It’s a sore point.
The city isn’t helping a Gerritsen Beach man who discovered a massive cache of hypodermic needles and other potentially hazardous medical supplies scattered across the northern bank of Plumb Island on Nov. 6. He gathered what he could in a bucket, but said the city better act fast to claim what’s left before someone gets hurt. He’s tried calling 311 to get help, but the service’s operators aren’t the sharpest needles, he said.
“I took [the bucket] home and called 311, and they bounced me around for the better part of an hour,” said Ray Schaffer, 73, who made the unpleasant discovery. “The people are well-meaning, but they don’t know what to do.”
Schaffer has made a habit of moseying out from his Franklin Court home, heading down to the nearby docks on Shell Bank Creek, and rowing the short distance to Plumb Island for 60 years.
But on one such sojourn, he spotted the last thing you’d care to see on a sandy shoreline, he said.
“Little by little, I saw more,” said Schaffer of the hypodermics. “I picked up a bucket, started picking them up, and the next thing I knew, I had a goodly amount.”
The Gerritsen man found dozens, if not hundreds, of needles — many capped with blue and yellow covers, along with test tubes, he said.
That stretch of shoreline is just north of the Belt Parkway, and Schaffer thinks someone might have pulled their car to the curb and dumped the unwanted medical supplies there. The island has long been a dumping ground — even for unwanted animals.
Or else the tide brought them in, he said.
Either way, without any help from 311, he’s worried the city will miss its chance to scoop up the dangerous syringes before the tide carries them to parts unknown.

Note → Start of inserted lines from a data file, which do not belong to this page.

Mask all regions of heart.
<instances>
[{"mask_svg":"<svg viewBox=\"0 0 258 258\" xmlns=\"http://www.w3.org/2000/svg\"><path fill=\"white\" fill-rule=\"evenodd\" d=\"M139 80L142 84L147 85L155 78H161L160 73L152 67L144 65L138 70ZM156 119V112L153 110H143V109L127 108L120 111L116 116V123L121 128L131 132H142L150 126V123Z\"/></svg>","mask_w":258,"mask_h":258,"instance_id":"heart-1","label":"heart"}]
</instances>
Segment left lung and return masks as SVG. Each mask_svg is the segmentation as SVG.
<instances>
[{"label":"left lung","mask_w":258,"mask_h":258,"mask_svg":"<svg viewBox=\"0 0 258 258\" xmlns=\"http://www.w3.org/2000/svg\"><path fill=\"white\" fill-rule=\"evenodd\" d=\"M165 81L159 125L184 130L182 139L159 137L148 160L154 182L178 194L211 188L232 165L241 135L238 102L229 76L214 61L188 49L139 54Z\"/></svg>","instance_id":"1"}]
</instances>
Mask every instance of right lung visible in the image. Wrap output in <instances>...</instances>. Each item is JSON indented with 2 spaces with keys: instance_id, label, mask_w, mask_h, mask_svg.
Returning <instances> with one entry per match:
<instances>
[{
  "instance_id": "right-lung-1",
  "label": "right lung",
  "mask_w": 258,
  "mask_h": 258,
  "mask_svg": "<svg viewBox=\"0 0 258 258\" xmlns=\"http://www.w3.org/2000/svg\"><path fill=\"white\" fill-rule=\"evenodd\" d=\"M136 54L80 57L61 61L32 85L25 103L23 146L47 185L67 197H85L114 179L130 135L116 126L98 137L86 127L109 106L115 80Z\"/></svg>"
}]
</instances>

“Another tide, if the wind is right, they’ll be floating out,” Schaffer said.
The city refuted Schaffer’s claim operators bounced him around for an hour and said that Schaffer contacted 311 twice — one call lasted less than seven minutes, and a second call lasted just over 13 minutes, according to a 311 spokeswoman.
City officials said the call was confusing but that 311 reps did exactly what they were supposed to do.
It isn’t the first time medical waste has washed up on the shores of New York City. In the late 1980s, the so-called “syringe tide” washed needles up on beaches across the city, Long Island, and the Jersey Shore.
The dangerous filth made national headlines then and was made even more famous when it was referenced in the final verse of Billy Joel’s seminal Baby Boomer rap masterpiece “We Didn’t Start the Fire.”